Ромашов с недоумением посмотрел на нее.
— Но ведь у вас муж… Это же неизбежно, — сказал он нерешительно.
Шурочка громко рассмеялась. В этом смехе было что-то инстинктивно неприятное, от чего пахнуло холодком в душу Ромашова.
— Ромочка… ой-ой-ой, какой же вы глу-упы-ый! — протянула она знакомым Ромашову тоненьким, детским голосом. — Неужели вы этих вещей не понимаете? Нет, скажите правду — не понимаете?
Он растерянно пожал плечами. Ему стало как будто неловко за свою наивность.
— Извините… но я должен сознаться… честное слово…
— Ну, и бог с вами, и не нужно. Какой вы чистый, милый, Ромочка! Ну, так вот когда вы вырастете, то вы наверно вспомните мои слова: что возможно с мужем, то невозможно с любимым человеком. Ах, да не думайте, пожалуйста, об этом. Это гадко — но что же поделаешь.
Они подходили уже к месту пикника. Из-за деревьев было видно пламя костра. Корявые стволы, загораживавшие огонь, казались отлитыми из черного металла, и на их боках мерцал красный изменчивый свет.
— Ну, а если я возьму себя в руки? — спросил Ромашов. — Если я достигну того же, чего хочет твой муж, или еще большего? Тогда?
Она прижалась крепко к его плечу щекой и ответила порывисто:
— Тогда — да. Да, да, да…
Они уже вышли на поляну. Стал виден весь костер и маленькие черные фигуры людей вокруг него.
— Ромочка, теперь последнее, — сказала Александра Петровна торопливо, но с печалью и тревогой в голосе. — Я не хотела портить вам вечер и не говорила. Слушайте, вы не должны у нас больше бывать.

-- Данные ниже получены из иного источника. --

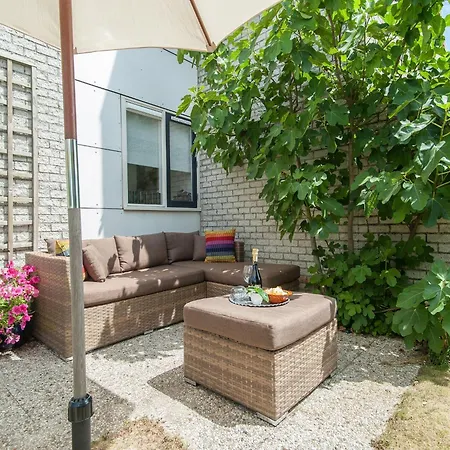 Chic Beachside W Sauna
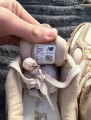 New Balance 9060 beige creme brown salt marron camel - 37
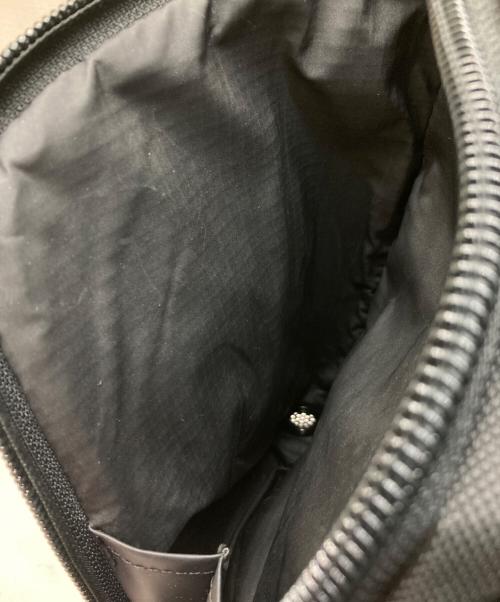 TUMI（トゥミ）TUMI (トゥミ) ロジスティックバックパック ブラックの古着・服飾アイテム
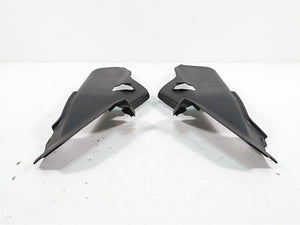 2020 Ducati Hypermotard 950 SP Tail Side Lower Frame Cover Fairing Set 48019721B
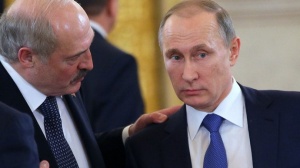 Лукашенко – Путину о протестах: все не так, как преподносят СМИ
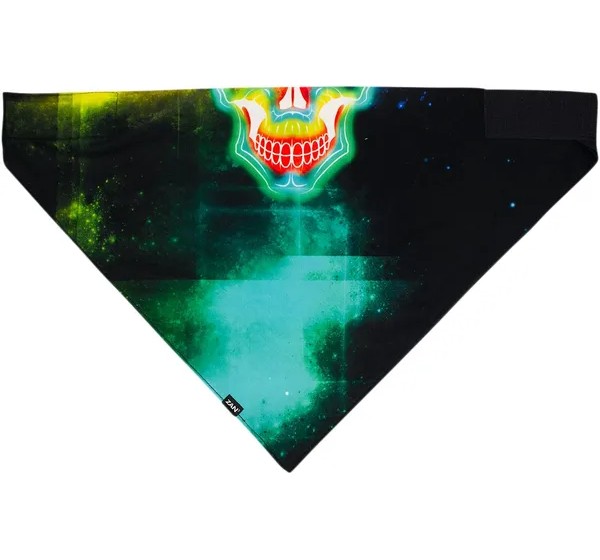 ZAN HEADGEAR Kopf- & Halsbedeckungen - BANDANNA SPORTFLEX SERIES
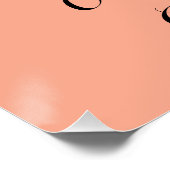 Our Lady of Guadalupe Miraculous Tilma Fine Art ポスター (コーナー)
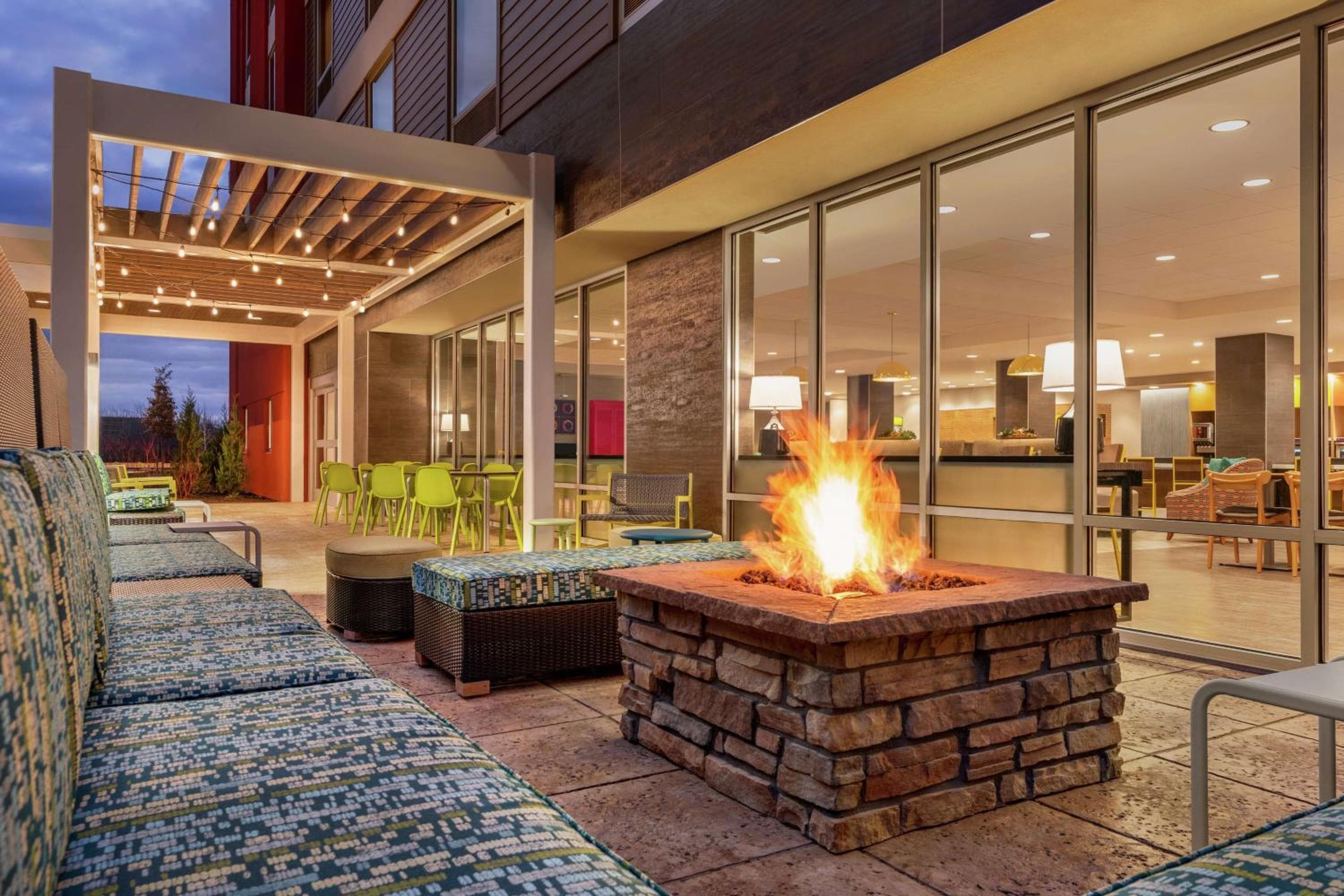 Home2 Suites By Hilton Glen Mills Chadds Ford, Glen Mills, photo 6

Он остановился изумленный, растерянный.
— Почему же? О Саша!..
— Идемте, идемте… Я не знаю, кто это делает, но мужа осаждают анонимными письмами. Он мне не показывал, а только вскользь говорил об этом. Пишут какую-то грязную площадную гадость про меня и про вас. Словом, прошу вас, не ходите к нам.
— Саша! — умоляюще простонал Ромашов, протягивая к ней руки.
— Ах, мне это самой больно, мой милый, мой дорогой, мой нежный! Но ото необходимо. Итак, слушайте: я боюсь, что он сам будет говорить с вами об этом… Умоляю вас, ради бога, будьте сдержанны. Обещайте мне это.
— Хорошо, — произнес печально Ромашов.
— Ну, вот и все. Прощайте, мой бедный. Бедняжка! Дайте вашу руку. Сожмите крепко-крепко, так, чтобы мне стало больно. Вот так… Ой!.. Теперь прощайте. Прощай, радость моя!
Не доходя костра, они разошлись. Шурочка пошла прямо вверх, а Ромашов снизу, обходом, вдоль реки. Винт еще не окончился, но их отсутствие было замечено. По крайней мере Диц так нагло поглядел на подходящего к костру Ромашова и так неестественно-скверно кашлянул, что Ромашову захотелось запустить в него горящей головешкой.
Потом он видел, как Николаев встал из-за карт и, отведя Шурочку в сторону, долго что-то ей говорил с гневными жестами и со злым лицом. Она вдруг выпрямилась и сказала ему несколько слов с непередаваемым выражением негодования и презрения. И этот большой сильный человек вдруг покорно съежился и отошел от нее с видом укрощенного, но затаившего злобу дикого животного.